/---

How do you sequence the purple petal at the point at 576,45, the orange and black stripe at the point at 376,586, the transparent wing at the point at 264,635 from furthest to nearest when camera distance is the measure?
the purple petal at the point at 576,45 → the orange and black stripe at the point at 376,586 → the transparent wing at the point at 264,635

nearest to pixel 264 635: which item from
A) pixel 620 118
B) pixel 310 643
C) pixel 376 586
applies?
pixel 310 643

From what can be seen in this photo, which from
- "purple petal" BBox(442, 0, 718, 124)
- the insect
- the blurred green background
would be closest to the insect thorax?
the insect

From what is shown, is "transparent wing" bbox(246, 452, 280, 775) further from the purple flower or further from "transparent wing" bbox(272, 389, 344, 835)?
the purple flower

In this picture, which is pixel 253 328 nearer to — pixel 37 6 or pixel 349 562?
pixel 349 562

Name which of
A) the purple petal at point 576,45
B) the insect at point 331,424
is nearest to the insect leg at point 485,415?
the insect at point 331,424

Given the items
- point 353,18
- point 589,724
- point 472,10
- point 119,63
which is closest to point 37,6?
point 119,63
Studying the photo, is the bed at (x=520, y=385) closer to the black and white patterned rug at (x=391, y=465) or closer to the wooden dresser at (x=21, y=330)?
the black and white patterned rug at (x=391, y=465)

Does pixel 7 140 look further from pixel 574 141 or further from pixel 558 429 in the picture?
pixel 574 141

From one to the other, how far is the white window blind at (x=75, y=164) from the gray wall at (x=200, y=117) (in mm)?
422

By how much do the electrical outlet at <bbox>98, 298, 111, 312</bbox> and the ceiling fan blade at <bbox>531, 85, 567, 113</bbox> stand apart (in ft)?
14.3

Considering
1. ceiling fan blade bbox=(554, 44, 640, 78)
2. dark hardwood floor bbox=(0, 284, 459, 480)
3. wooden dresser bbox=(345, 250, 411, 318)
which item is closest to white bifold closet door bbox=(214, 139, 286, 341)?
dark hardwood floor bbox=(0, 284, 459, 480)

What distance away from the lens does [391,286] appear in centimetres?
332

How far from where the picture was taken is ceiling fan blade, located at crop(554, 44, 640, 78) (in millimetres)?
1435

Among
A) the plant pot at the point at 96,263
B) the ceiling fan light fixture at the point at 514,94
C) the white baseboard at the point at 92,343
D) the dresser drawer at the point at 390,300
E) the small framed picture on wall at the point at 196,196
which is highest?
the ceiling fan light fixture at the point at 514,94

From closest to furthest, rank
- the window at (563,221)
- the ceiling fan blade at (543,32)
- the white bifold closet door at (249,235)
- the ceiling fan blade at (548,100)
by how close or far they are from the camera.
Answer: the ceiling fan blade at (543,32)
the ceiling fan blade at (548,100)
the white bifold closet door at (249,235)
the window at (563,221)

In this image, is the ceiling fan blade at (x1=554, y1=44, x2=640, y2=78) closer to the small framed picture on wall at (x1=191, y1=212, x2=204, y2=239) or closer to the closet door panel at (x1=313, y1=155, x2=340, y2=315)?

\---

Could you reproduce every record above exactly as it appears?

How do you sequence the purple petal at the point at 576,45, the orange and black stripe at the point at 376,586, the transparent wing at the point at 264,635 from furthest to nearest when camera distance is the measure?
the purple petal at the point at 576,45 → the orange and black stripe at the point at 376,586 → the transparent wing at the point at 264,635

nearest to pixel 264 635: which item from
A) pixel 620 118
B) pixel 310 643
C) pixel 376 586
applies?
pixel 310 643

From what can be seen in this photo, which from
- "purple petal" BBox(442, 0, 718, 124)
- the insect
- the blurred green background
would be closest to the insect thorax?
the insect

From what is shown, is "transparent wing" bbox(246, 452, 280, 775) further from the purple flower or further from "transparent wing" bbox(272, 389, 344, 835)?
the purple flower

In this picture, which is pixel 253 328 nearer to — pixel 37 6 or pixel 349 562?
pixel 349 562

Name which of
A) the purple petal at point 576,45
B) the insect at point 331,424
is nearest to the insect leg at point 485,415?
the insect at point 331,424

Given the items
- point 353,18
- point 589,724
- point 472,10
- point 119,63
which is closest to point 37,6?
point 119,63
Studying the photo, is the bed at (x=520, y=385) closer to the black and white patterned rug at (x=391, y=465) or closer to the wooden dresser at (x=21, y=330)?
the black and white patterned rug at (x=391, y=465)

Does pixel 7 140 look further from pixel 574 141 or further from pixel 558 429 in the picture?
pixel 574 141

From one to the other, how far is the white window blind at (x=75, y=164) from the gray wall at (x=200, y=117) (in mm)?
422

By how much do the electrical outlet at <bbox>98, 298, 111, 312</bbox> and the ceiling fan blade at <bbox>531, 85, 567, 113</bbox> stand apart (in ft)?
14.3

Considering
1. ceiling fan blade bbox=(554, 44, 640, 78)
2. dark hardwood floor bbox=(0, 284, 459, 480)
3. wooden dresser bbox=(345, 250, 411, 318)
which item is closest to white bifold closet door bbox=(214, 139, 286, 341)?
dark hardwood floor bbox=(0, 284, 459, 480)

What distance away from the lens does [391,286] appear in centimetres?
332

How far from where the picture was taken is ceiling fan blade, located at crop(554, 44, 640, 78) (in millimetres)?
1435

Among
A) the plant pot at the point at 96,263
B) the ceiling fan light fixture at the point at 514,94
C) the white baseboard at the point at 92,343
D) the dresser drawer at the point at 390,300
E) the small framed picture on wall at the point at 196,196
which is highest?
the ceiling fan light fixture at the point at 514,94

From closest to furthest, rank
- the window at (563,221)
- the ceiling fan blade at (543,32)
- the white bifold closet door at (249,235)
- the ceiling fan blade at (548,100)
by how close or far they are from the camera.
Answer: the ceiling fan blade at (543,32)
the ceiling fan blade at (548,100)
the white bifold closet door at (249,235)
the window at (563,221)

In this image, is the ceiling fan blade at (x1=554, y1=44, x2=640, y2=78) closer to the small framed picture on wall at (x1=191, y1=212, x2=204, y2=239) or closer to the closet door panel at (x1=313, y1=155, x2=340, y2=315)?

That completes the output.